# [Exercício proposto 1]
Repita, linha por linha e sem qualquer alteração, todos os registros que aparecem depois do texto.
**** Trecho do documento
- Author, Margarita Rodríguez
- Role, BBC News Mundo
Depois de brilhar no ensino primário, repetiu a dose no ensino médio.
No último ano, aquele adolescente se especializou em Matemática e ganhou um concurso nacional, ao resolver um problema formulado, ninguém mais, ninguém menos, por Blaise Pascal (1623-1662), em uma carta escrita para Pierre de Fermat (1607-1665).
Não estamos falando de Albert Einstein (1879-1955), mas de Henri Bergson (1859-1941). Ele tinha grande talento para a Matemática, mas preferiu desenvolver carreira em Ciências Humanas.
Bergson se transformou em um dos filósofos mais eminentes do início do século 20. De fato, ele chegou a ser uma espécie de celebridade global.
Conta-se que uma das suas apresentações na Universidade de Columbia, em Nova York (Estados Unidos), gerou tanto entusiasmo que causou o primeiro engarrafamento de trânsito na Broadway, como registra o escritor Mark Sinclair, no seu livro Bergson.
Em 6 de abril de 1922 e em um mesmo recinto, Einstein e Bergson trocaram suas ideias – opostas – sobre o tempo.
Einstein era famoso e já havia publicado sua teoria da relatividade. Mas “Bergson tinha bons motivos para se sentir mais poderoso do que seu rival”, destaca Jimena Canales em seu livro The Physicist and the Philosopher (“O físico e o filósofo”, em tradução livre).
O pensador francês, quase 20 anos mais velho que Einstein, era renomado pela sua teoria sobre o tempo.
Canales é historiadora de Ciência. Ela conta à BBC News Mundo (o serviço em espanhol da BBC) que, naquele dia, o grande físico conheceu “um homem que nunca mais iria esquecer”.
O encontro
Einstein havia chegado a Paris, na França, procedente de Berlim, na Alemanha. Ele iria participar de vários eventos, incluindo o promovido pela Sociedade Francesa de Filosofia, que o convidou para expor seu ponto de vista sobre o espaço e o tempo.
Aquele dia 6 de abril foi uma “data extraordinária” para o físico, indica Canales. Ela destaca que havia motivos para que ele ficasse nervoso.
Depois da Primeira Guerra Mundial (1939-1945), as relações entre as comunidades científicas da Alemanha e do exterior eram quase inexistentes. E a situação sociopolítica era ainda mais delicada.
“Mas, sobretudo, estava no público de uma das suas palestras uma pessoa mais reconhecida do que ele”, conta a historiadora. “Atualmente, o nome de Einstein é mais conhecido, mas, naquele momento, era o contrário.”
********
**** Linhas de dados
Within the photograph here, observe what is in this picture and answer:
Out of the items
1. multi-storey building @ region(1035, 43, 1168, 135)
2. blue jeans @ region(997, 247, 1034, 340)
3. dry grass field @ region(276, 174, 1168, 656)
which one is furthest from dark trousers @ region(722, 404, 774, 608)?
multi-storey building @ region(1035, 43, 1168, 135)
********
# [Exercício proposto 2]
Indique se cada afirmação concorda com o texto sobre Bergson e Einstein, respondendo sim ou não e citando literalmente as palavras do texto que decidem a questão: (a) Bergson era quase 20 anos mais velho que Einstein; (b) Bergson optou por seguir carreira em Matemática; (c) uma apresentação de Bergson na Universidade de Columbia provocou um engarrafamento na Broadway.

# [Resultado 1]
Within the photograph here, observe what is in this picture and answer:
Out of the items
1. multi-storey building @ region(1035, 43, 1168, 135)
2. blue jeans @ region(997, 247, 1034, 340)
3. dry grass field @ region(276, 174, 1168, 656)
which one is furthest from dark trousers @ region(722, 404, 774, 608)?
multi-storey building @ region(1035, 43, 1168, 135)

# [Resultado 2]
(a) Sim: “quase 20 anos mais velho que Einstein”.
(b) Não: “preferiu desenvolver carreira em Ciências Humanas”.
(c) Sim: “causou o primeiro engarrafamento de trânsito na Broadway”.